Stored data:
──────

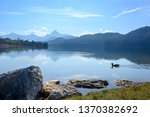 mountain lake weissensee in... | Shutterstock . vector #1370382692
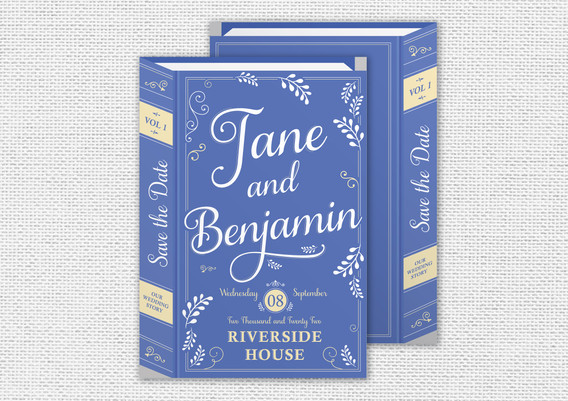 A5 Save the Date Austen Collection - Fro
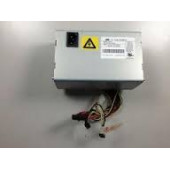 IBM Power Supply 130W 4840-5X3 4835 14R0020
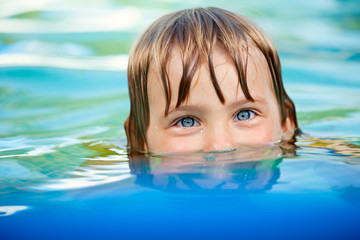 Child in a pool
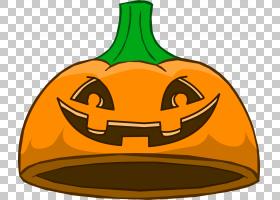 南瓜俱乐部企鹅帽,南瓜PNG剪贴画食品,帽子,橙色,俱乐部企鹅,南瓜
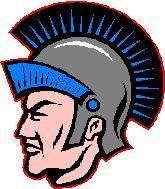Greater Nanticoke Area High School - Girls' Varsity Basketball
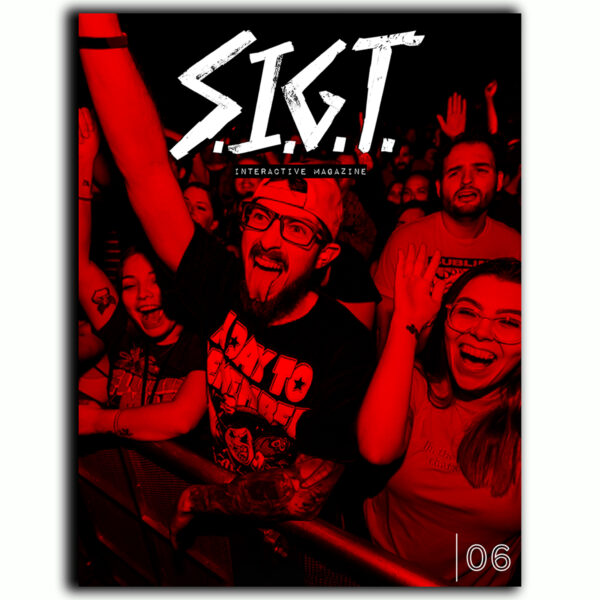 SIGT Magazine Issue 06 - Cover Print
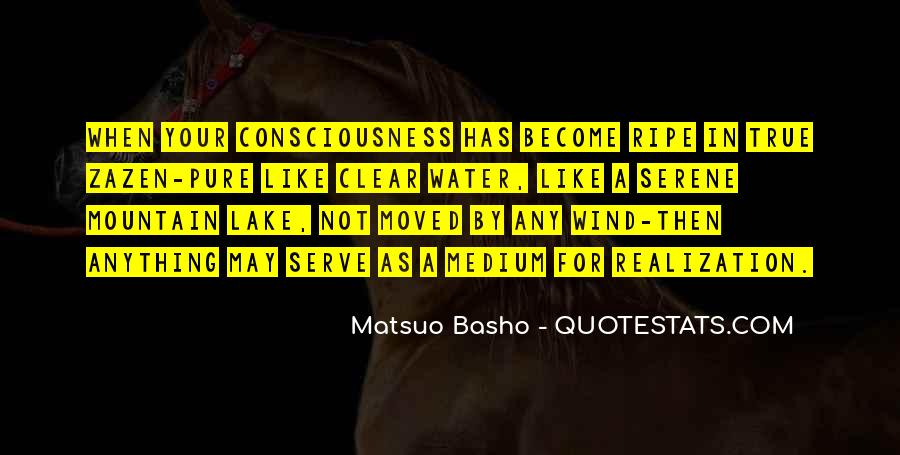 Serene Water Quotes #398161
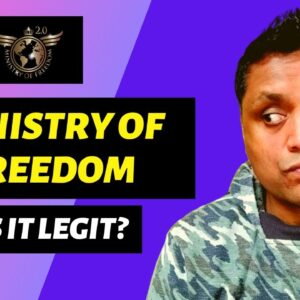 Is Ministry Of Freedom Legit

──────

Beginning with the line that contains "Greater Nanticoke Area", write out every line through the last one in the records, exactly and without pictures.

Greater Nanticoke Area High School - Girls' Varsity Basketball
 SIGT Magazine Issue 06 - Cover Print
 Serene Water Quotes #398161
 Is Ministry Of Freedom Legit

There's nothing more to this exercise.